**What is required**.
Below are records; work out how many of their lines hold the string "updates" and give that number alone.

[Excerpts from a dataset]

--- START ---

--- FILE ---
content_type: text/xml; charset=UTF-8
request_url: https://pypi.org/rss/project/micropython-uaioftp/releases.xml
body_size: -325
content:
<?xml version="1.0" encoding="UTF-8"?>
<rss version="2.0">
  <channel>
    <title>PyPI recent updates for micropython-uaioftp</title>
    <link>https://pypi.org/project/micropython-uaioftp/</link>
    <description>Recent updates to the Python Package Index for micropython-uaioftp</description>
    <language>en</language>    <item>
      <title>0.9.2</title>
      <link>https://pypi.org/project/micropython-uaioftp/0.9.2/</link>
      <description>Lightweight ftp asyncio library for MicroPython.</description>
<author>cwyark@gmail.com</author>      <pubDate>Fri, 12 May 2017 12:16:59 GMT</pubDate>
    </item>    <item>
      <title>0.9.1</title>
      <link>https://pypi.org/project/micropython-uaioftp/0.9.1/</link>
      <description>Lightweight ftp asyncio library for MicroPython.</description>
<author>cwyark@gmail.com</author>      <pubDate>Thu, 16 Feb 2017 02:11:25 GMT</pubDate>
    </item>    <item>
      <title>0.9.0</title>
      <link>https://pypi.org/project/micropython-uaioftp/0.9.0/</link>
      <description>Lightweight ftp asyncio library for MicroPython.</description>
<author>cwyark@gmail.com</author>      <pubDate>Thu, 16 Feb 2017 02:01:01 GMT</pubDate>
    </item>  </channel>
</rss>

--- END ---

**Response box**.
2